On June 11, the fundraising campaign for the recently damaged Dar Yusuf Nasri Jacir for Art and Research in Bethlehem updated its goal to USD 50,000, after meeting its original USD 25,000 target within 48 hours of its launch. Hosted by the Association for Modern and Contemporary Art of the Arab World, Iran and Turkey with other nonprofit organizations, the fundraiser will aid the artist-run space to undertake short- and long-term repair and maintenance as well as acquire new equipment. A Palestinian cultural center and residency space in the occupied West Bank, Dar Jacir sustained significant damage as a result of a fire in its urban garden early May and a raid by Israeli security forces on May 15–16. The campaign ends on June 24.
Sydney sculptor Alex Seton will unveil a major commission for the Australian War Memorial’s Sculpture Garden, located in Canberra, in late 2023. For every drop shed in anguish will comprise a field of droplets scupted from Australian pearl marble, symbolizing “blood, sweat or tears,” as the artist explained. These forms “have an inner strength and resilience that provides hope and promise of healing.” Karen Bird, the mother of a veteran who took his own life, expressed support for Seton’s proposed installation, stating that it will “enhance our ability to continue the conversation we have begun within the walls of the Memorial—a truth telling of how war does come home and how accumulative service does have consequences.”
The inaugural design and art fair, DnA Shenzhen, will be China’s first art fair held within a museum, and is scheduled to run from September 30 to October 4. Organized by the same team that launched Shanghai’s Art021 fair and Beijing’s JingArt, DnA will bring 40 participants to the Shenzhen Museum of Contemporary Art and Urban Planning in Guangdong province. The fair will be separated into four sections, including design, contemporary art, traditional antiquities, and prints and photography.

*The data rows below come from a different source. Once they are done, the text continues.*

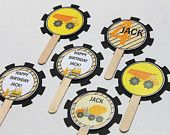 Construction party cupcake toppers (24) - birthday party, dump truck birthday, b...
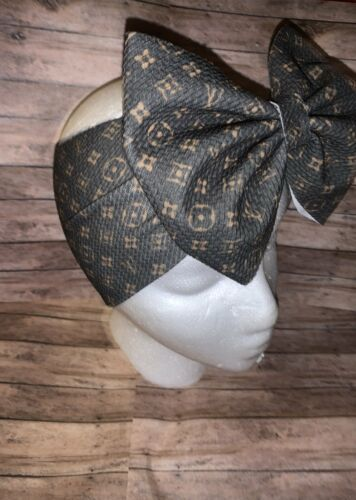brown Baby headband//headwrap //bebe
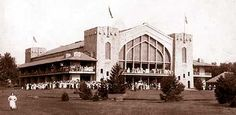 The Bob-Lo Island Pavilion on the Detroit River was one of the most popular dance halls in the swing era. Detroit Area, Detroit Michigan, Colchester Essex, Detroit History, Windsor Ontario, Dance Hall, Motown, Great Lakes, Vacation Spots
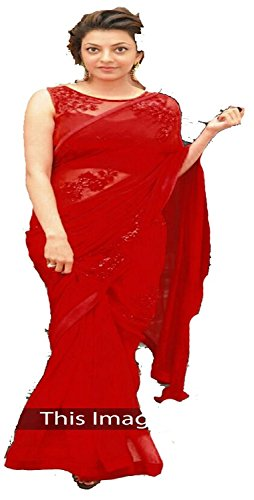 I-Brand Women's Georgette Saree (Isunsa2147-Ib_Red)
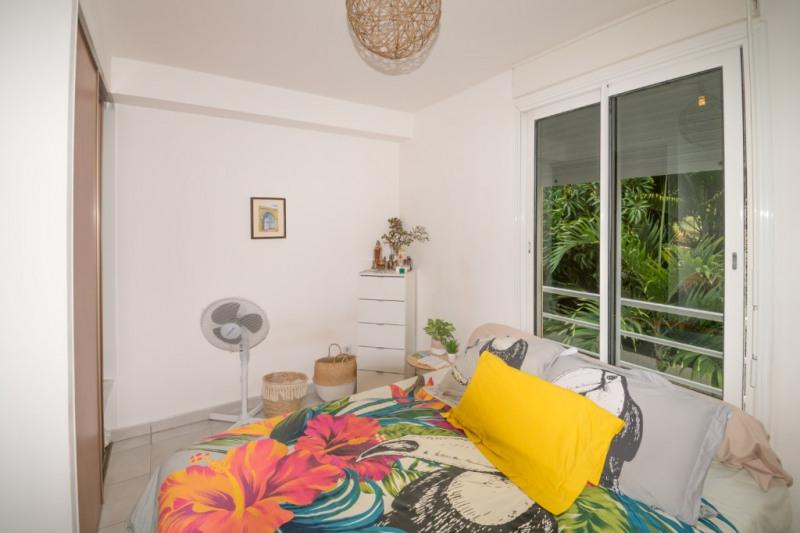 Sale apartment La montagne 108000€ - Picture 3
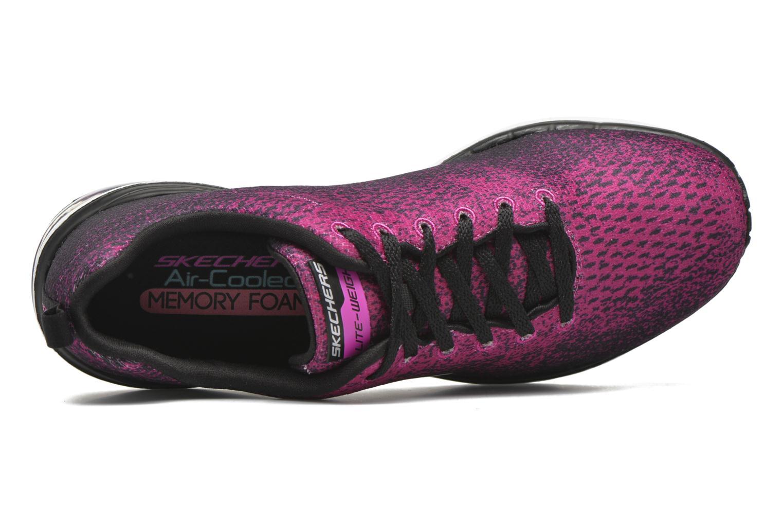 Skechers Skechair Infinity sport (Noir) - Chaussures de sport Infinity en Más cómodo Chaussures casual sauvages a5efb6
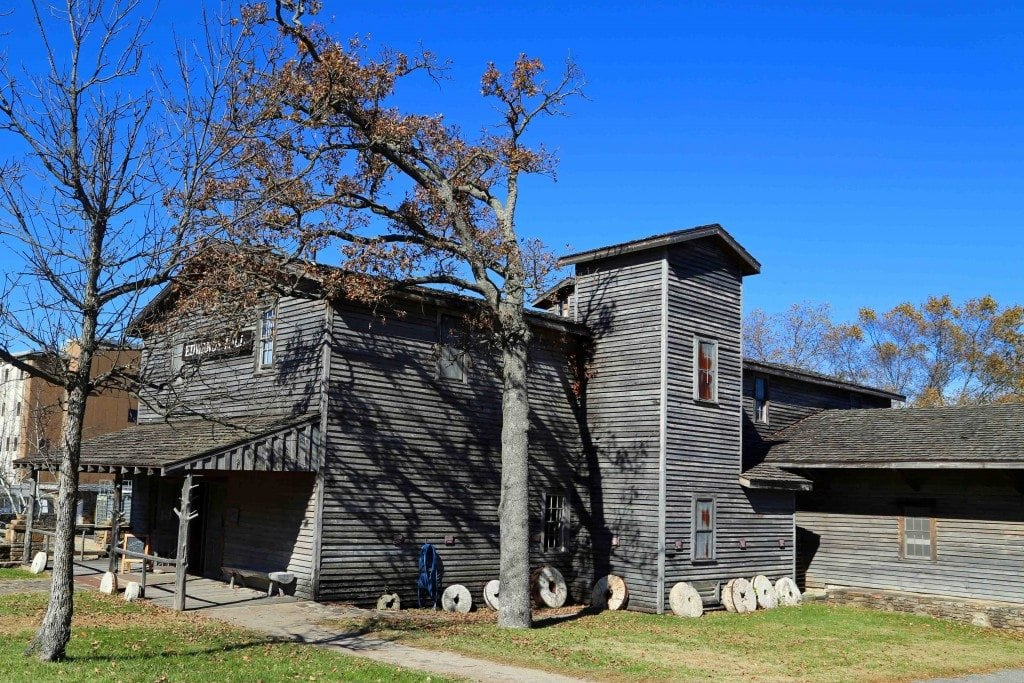 Blog mill at College of the Ozarks_edited-1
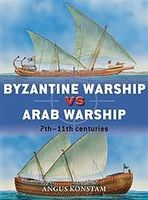 Osprey-Publishing Byzantine Warship Vs Arab Warship Authentic Scale Model Boat Book #due64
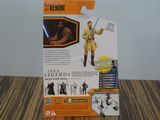 Star Wars Obi-Wan Kenobi Legacy Collection image 1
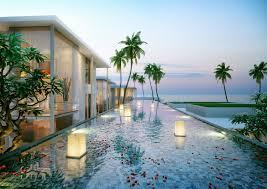 mwv majestic water village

Amid ongoing travel restrictions and long quarantines that have stemmed the flow of mainland art collectors to fairs in Hong Kong and further afield, DnA Shenzhen will target China’s expanding art market.
On June 17, the Cardiff-based Artes Mundi 9 prize was bestowed to all six of the shortlisted artists: Firelei Báez, Dineo Seshee Bopape, Meiro Koizumi, Beatriz Santiago Muñoz, Prabhakar Pachpute, and Carrie Mae Weems. Each artist receives a GBP 10,000 slice of the prize money, as the jury recognized the contributions of all six artists through the Covid-19 pandemic. Their works are on view through September 5 at the National Museum Cardiff.